In a television interview on Thursday, Turkish Defense Minister Yasar Guler said that Damascus setting conditions, such as military withdrawal from northern Syria, was tantamount to “a rejection of stability and peace.”

“We may hold ministerial-level meetings, and President Bashar al-Assad’s government must accept a comprehensive constitution and hold free elections, then Türkiye will be ready to work with whoever comes to power after the elections.”

Turkish Foreign Minister Hakan Fidan had previously pointed to talks with Syrian officials over the place and date of the meeting between Erdogan and Assad, indicating that it may be held in a third country if the two sides agree.

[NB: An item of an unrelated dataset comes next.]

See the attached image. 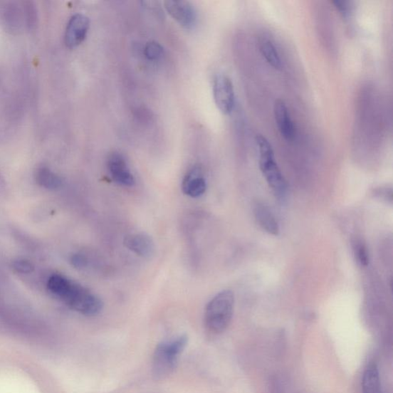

Fidan noted that Damascus is ready to hold a meeting without any preconditions, saying: “What I’ve seen in my communications with the other party is that they are open to negotiation. There are no preconditions that have been communicated to us so far.”

Writer Abdul Qadirselvi said in his article in Hurriyet on Friday that with the danger of the Gaza war expanding to other areas of the region, the normalization of Turkish-Syrian relations has become important.

He added that any crisis in the Israeli-Lebanese-Iranian triangle will affect the two countries more than others.

“If the American-Israeli plan succeeds in transferring the war to Lebanon, alarm bells will ring for Syria, and such a dangerous development will also deeply affect Türkiye,” he stated.

Qadirselvi pointed to recent statements made by the former advisor to the US Department of Defense, Douglas MacGregor, regarding US preparations to attack Türkiye, by supplying the Kurdistan Workers Party - People’s Protection Units (YPG) with weapons and air defense systems.

The Turkish writer argued that had it not been for Ankara’s pressure, elections would have been held in northeastern Syria, in the areas controlled by the Syrian Democratic Forces (SDF), and an independent administration would have been established.